Berkeley No. 52

Provenance

(Acquavella Galleries, New York); purchased by the NGA Collectors Committee; gift 1986 to NGA.

Berkeley No. 52

Diebenkorn, Richard

1955

Accession Number

1986.68.1

Medium

oil on canvas

Dimensions

overall: 148.9 x 136.8 cm (58 5/8 x 53 7/8 in.) | framed: 156.1 x 151.3 x 6.3 cm (61 7/16 x 59 9/16 x 2 1/2 in.)

Classification

Painting

Museum

National Gallery of Art

Washington, D.C., United States

Credit Line

Gift of the Collectors Committee

Tags

Painting Contemporary (after 1950) Oil Painting Canvas American

Background & Context

Background Story

Berkeley No. 52 from 1955 is a work from Richard Diebenkorn's Berkeley series, the abstract paintings that established his reputation in the mid-1950s before his transition to the figurative work of the early 1960s.
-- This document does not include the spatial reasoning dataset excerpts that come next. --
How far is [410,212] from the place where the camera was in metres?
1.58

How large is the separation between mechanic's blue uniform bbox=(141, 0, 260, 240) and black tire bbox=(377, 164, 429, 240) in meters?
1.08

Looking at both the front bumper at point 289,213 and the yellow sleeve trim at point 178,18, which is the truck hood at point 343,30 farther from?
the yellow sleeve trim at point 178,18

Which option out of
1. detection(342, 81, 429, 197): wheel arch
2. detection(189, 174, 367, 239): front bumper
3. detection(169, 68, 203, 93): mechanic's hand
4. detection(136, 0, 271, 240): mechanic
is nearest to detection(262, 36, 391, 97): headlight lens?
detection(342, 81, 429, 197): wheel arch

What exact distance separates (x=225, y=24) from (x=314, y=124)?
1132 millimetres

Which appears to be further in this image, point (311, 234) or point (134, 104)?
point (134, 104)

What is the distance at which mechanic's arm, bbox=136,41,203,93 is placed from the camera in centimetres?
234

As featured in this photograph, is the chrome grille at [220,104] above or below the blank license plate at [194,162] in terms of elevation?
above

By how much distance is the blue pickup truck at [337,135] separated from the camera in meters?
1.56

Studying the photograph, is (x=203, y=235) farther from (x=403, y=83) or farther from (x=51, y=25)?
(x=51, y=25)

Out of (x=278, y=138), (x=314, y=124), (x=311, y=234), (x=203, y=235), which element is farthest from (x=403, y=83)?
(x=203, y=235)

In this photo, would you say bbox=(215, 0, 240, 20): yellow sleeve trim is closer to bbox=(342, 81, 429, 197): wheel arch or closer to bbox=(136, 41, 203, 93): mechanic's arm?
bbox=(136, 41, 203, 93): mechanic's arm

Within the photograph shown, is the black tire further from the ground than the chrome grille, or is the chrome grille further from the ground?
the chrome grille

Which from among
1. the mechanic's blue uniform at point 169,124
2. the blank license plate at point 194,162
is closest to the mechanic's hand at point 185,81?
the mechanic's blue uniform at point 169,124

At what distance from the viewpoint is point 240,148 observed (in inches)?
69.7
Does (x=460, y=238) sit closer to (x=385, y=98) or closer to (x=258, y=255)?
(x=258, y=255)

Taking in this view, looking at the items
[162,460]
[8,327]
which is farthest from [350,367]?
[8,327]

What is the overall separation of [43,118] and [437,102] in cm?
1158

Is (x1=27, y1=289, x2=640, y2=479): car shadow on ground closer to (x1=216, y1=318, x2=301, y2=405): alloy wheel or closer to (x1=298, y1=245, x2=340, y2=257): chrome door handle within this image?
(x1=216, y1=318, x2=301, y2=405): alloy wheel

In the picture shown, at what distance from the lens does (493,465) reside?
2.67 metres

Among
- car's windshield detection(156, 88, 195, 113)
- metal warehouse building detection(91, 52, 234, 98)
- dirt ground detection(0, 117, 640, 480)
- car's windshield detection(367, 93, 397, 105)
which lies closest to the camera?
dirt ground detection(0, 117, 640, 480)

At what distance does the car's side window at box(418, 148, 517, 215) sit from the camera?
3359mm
The Berkeley series combines the gestural abstraction of Abstract Expressionism with the landscape-based structure that would connect Diebenkorn's work to the California landscape tradition, and No. 52 demonstrates the combination of gestural freedom and structural rigor that distinguishes the series. The 1955 date places this in the middle of the Berkeley series, when Diebenkorn was producing the abstract paintings that would lead to the Ocean Park series of the late 1960s and 1970s.

Cultural Impact

Berkeley No. 52 is important in Diebenkorn's oeuvre because it demonstrates the combination of gestural abstraction and landscape-based structure that connects his Abstract Expressionist work to the California landscape tradition. The Berkeley series established Diebenkorn as a major Abstract Expressionist, but its landscape-based structure already contained the seeds of the figurative work that would follow—making the Berkeley series a pivot between Diebenkorn's abstract and figurative periods.

Why It Matters

Berkeley No. 52 is Diebenkorn at the pivot between abstraction and figuration: gestural Abstract Expressionism with a landscape-based structure that connects his work to the California tradition. The 1955 painting from the middle of the Berkeley series shows the combination of gestural freedom and structural rigor that would lead to the Ocean Park series.